Calcium-dependent inactivation controls cardiac L-type Ca2+ currents under β-adrenergic stimulation

The activity of L-type calcium channels is associated with the duration of the plateau phase of the cardiac action potential (AP) and it is controlled by voltage- and calcium-dependent inactivation (VDI and CDI, respectively).
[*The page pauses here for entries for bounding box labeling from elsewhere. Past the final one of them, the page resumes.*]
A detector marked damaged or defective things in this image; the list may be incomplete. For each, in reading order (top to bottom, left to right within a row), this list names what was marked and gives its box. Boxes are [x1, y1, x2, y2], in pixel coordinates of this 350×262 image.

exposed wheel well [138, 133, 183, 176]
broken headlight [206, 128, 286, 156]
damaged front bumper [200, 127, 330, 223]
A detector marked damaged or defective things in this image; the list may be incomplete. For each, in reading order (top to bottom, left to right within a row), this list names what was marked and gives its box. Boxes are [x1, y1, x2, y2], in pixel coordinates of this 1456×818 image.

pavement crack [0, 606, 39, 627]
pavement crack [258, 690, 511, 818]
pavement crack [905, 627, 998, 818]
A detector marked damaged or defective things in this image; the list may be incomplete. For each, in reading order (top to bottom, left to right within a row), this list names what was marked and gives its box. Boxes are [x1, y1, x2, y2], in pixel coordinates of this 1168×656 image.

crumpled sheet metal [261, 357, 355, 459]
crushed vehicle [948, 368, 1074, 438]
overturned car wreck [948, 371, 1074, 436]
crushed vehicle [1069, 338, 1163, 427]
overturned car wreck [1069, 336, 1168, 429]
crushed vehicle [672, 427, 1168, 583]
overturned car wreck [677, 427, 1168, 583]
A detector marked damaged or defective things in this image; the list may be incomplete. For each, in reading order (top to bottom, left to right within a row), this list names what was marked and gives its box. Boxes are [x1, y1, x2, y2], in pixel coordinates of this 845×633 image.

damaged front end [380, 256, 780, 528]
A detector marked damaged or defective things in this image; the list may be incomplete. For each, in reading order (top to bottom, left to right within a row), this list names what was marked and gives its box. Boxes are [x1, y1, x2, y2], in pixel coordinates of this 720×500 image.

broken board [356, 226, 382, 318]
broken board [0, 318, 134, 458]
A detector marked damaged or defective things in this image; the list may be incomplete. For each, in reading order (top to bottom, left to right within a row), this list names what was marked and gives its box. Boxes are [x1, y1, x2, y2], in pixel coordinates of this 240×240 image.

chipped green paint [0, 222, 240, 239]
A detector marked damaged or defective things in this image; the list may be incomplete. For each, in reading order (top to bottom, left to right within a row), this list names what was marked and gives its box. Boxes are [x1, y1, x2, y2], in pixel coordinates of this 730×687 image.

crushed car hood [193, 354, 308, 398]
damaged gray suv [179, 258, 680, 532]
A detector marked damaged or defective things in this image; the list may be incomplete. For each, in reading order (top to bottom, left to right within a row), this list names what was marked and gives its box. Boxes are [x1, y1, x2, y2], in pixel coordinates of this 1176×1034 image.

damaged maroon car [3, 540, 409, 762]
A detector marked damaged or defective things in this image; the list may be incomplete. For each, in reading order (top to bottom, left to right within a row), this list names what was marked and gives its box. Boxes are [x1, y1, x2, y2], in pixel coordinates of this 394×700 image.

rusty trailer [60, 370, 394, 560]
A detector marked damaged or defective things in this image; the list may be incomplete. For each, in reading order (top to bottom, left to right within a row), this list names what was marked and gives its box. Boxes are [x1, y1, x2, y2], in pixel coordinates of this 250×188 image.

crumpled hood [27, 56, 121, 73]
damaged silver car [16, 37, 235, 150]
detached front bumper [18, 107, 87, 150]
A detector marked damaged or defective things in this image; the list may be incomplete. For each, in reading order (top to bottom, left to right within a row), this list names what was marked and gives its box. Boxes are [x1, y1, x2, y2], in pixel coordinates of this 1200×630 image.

During beta-adrenergic stimulation, an increase in the L-type current and parallel changes in VDI and CDI are observed during square pulses stimulation; however, how these modifications impact calcium currents during an AP remains controversial. Here, we examined the role of both inactivation processes on the L-type calcium current activity in newborn rat cardiomyocytes in control conditions and after stimulation with the beta-adrenergic agonist isoproterenol. Our approach combines a self-AP clamp (sAP-Clamp) with the independent inhibition of VDI or CDI (by overexpressing Ca-v beta(2a) or calmodulin mutants, respectively) to directly record the L-type calcium current during the cardiac AP. We find that at room temperature (20-23 degrees C) and in the absence of beta-adrenergic stimulation, the L-type current recapitulates the AP kinetics. Furthermore, under our experimental setting, the activity of the sodium-calcium exchanger (NCX) does not affect the shape of the AP. We find that hindering either VDI or CDI prolongs the L-type current and the AP in parallel, suggesting that both inactivation processes modulate the L-type current during the AP. In the presence of isoproterenol, wild-type and VDI-inhibited cardiomyocytes display mismatched L-type calcium current with respect to their AP. In contrast, CDI-impaired cells maintain L-type current with kinetics similar to its AP, demonstrating that calcium-dependent inactivation governs L-type current kinetics during beta-adrenergic stimulation.